If you’re getting the idea that Alex is incredibly helpful, you’re right. He’s right up there with the excellent authors of the BASS audio library, about whom I’ve similarly gushed. The very best open source projects to use in YOUR open source project are the ones with active and helpful maintainers. And having an open source project of your own really helps get support, since you can show your code and they can point others at your code as an example of something cool done with their work.

So now Holofunk is fully running on SharpDX with all features maxed, multiple window and two-player support, and much faster rendering. It looks pretty much the same, but now all obstacles to video texturing, bizarre postprocessing, Fourier transforms on the GPU, etc., etc., are removed. The sky is now the limit.

holofunk_20130206_for_blog

Next up: sound effects! At last!

Now that I’ve gotten that big move over with, it’s time to start putting sound effects in at last! I bought a copy of Sugarbytes Turnado, the VST plugin Beardyman uses in his live rig, and it is indeed friggin’ amazing. Been having all kinds of fun exploring it.

The tricky part is that it does eat CPU, and I’m not sure how many instances of it I will be able to create with the BASS audio library I’m using. So while part of me wants an interface that lets me apply any random set of effects to each and every individual loop, that would mean one instance of Turnado per loop. In Holofunk it’s easy to create dozens of loops. So I needed some fallback story for how to manage sound effects in some more granular way.

I think what I will try first is splitting the screen into eight wedges (instead of the four quarters in the current version), with each wedge having its own instance of Turnado. So all loops in a given wedge will share a set of effects. It will be possible to select multiple wedges and wave your arms wildly to wiggle the Turnado knobs for all those wedges at once. It will also be possible to record animated knob-wiggling across a set of wedges. That, combined with effect selection, should be more than enough to get some serious madness going on, while being pretty straightforward to implement.

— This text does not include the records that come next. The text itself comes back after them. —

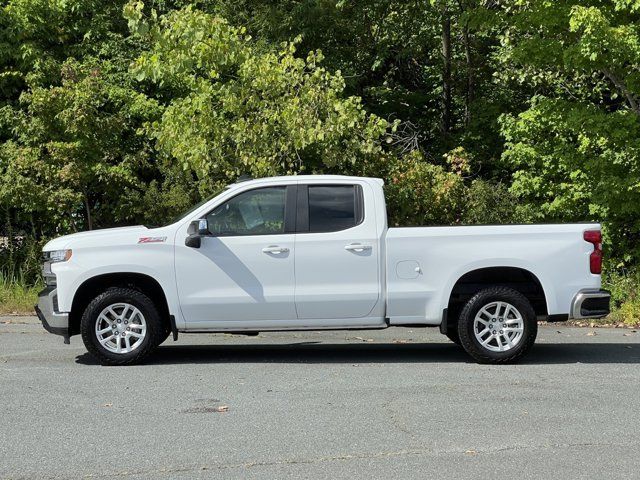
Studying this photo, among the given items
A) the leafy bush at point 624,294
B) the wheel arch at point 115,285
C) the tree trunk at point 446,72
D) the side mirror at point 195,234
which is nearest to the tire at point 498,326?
the side mirror at point 195,234

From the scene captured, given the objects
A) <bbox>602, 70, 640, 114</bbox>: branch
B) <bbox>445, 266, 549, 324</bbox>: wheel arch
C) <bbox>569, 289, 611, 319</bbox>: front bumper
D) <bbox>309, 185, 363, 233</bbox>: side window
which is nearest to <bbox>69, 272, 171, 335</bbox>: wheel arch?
<bbox>309, 185, 363, 233</bbox>: side window

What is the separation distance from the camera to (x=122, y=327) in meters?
9.84

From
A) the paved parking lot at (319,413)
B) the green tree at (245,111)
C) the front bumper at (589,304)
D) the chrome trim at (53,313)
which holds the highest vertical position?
the green tree at (245,111)

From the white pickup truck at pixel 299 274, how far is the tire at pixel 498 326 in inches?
0.5

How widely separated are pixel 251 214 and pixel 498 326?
9.13 ft

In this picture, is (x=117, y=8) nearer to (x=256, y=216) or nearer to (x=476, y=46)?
(x=476, y=46)

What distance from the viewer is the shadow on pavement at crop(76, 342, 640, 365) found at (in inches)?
409

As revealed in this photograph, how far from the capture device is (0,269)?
17.8 meters

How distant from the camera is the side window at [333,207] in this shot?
10.00 metres

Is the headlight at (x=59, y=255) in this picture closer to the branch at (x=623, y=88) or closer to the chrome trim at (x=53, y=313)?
the chrome trim at (x=53, y=313)

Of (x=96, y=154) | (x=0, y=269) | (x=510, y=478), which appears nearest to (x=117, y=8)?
(x=96, y=154)

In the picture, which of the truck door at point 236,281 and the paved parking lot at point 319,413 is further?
the truck door at point 236,281

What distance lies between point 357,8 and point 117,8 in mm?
5541

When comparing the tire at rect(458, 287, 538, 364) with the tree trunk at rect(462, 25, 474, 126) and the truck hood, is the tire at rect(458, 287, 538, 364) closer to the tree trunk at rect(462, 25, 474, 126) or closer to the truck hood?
the truck hood
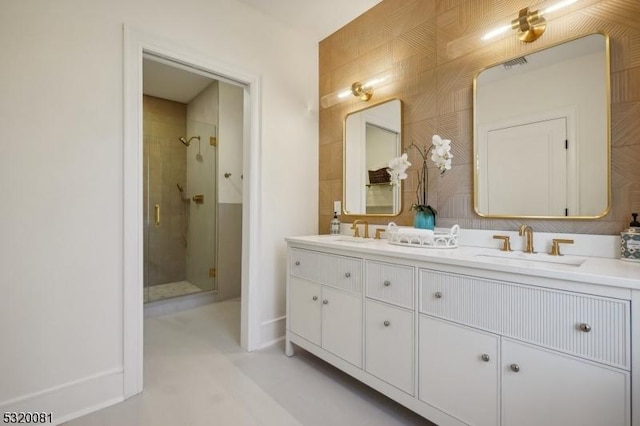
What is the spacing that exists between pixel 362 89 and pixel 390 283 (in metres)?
1.52

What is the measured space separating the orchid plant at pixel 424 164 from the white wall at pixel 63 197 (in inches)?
62.9

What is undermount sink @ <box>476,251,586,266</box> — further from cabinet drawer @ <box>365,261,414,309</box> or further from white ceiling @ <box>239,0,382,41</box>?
white ceiling @ <box>239,0,382,41</box>

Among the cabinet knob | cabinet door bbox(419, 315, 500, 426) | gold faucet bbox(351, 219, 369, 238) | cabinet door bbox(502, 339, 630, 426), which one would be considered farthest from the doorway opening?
the cabinet knob

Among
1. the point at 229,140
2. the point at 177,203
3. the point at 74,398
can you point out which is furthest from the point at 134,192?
Answer: the point at 177,203

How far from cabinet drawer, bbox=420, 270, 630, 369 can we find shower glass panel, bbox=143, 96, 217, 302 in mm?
2966

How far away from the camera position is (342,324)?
180cm

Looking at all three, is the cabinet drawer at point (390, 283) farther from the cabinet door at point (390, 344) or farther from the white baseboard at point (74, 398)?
the white baseboard at point (74, 398)

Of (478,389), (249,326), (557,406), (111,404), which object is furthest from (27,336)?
(557,406)

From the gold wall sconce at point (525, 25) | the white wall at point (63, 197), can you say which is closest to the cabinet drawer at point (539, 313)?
the gold wall sconce at point (525, 25)

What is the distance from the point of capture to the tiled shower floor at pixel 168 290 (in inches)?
131

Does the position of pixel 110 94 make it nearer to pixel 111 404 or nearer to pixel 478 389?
pixel 111 404

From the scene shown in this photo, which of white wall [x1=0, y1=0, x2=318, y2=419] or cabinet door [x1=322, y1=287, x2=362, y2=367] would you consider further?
cabinet door [x1=322, y1=287, x2=362, y2=367]

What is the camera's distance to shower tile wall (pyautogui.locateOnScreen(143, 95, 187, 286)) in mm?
3672

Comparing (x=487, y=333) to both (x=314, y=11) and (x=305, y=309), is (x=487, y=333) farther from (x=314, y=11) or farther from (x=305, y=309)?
(x=314, y=11)
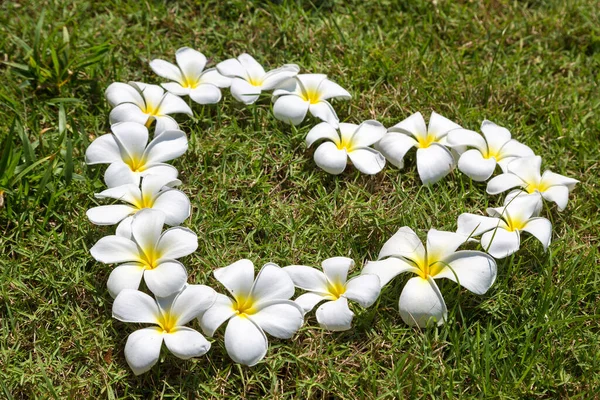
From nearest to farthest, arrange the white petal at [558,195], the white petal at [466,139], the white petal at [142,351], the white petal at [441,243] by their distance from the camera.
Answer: the white petal at [142,351] → the white petal at [441,243] → the white petal at [558,195] → the white petal at [466,139]

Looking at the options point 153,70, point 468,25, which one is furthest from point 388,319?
point 468,25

I also have an interesting idea for a graphical interface for scratching, but I’m going to show that one in prototype form rather than blog about it 🙂

Meanwhile, Elsewhere In Loopania

djtechtools.com wins the big Looping Journalism Award of the last two months. They have an excellent and long article on Beardyman’s new live performance setup, which he said on Facebook will be coming soon to a TED talk near you. CAN NOT WAIT.

They also have a video of Imogen Heap with the latest iteration of her gestural music gloves. Here’s the video for your convenience — and look, she’s got a Kinect in there!

How ridiculously cool is THAT???

This entire field of musical experimentation is moving along most awesomely, and I’m greatly enjoying my own little part in it.

So: February is the month of Sound Effects Into Holofunk. March I plan another round of beta testing, aka getting together with my Holofunk posse and partying on it. April and May, more work, and then into demo season in June with a public performance at the Maker Faire. Going to try to be ready for a 30-minute gig this time!

Expect another update in March or so. Until then, stay funky!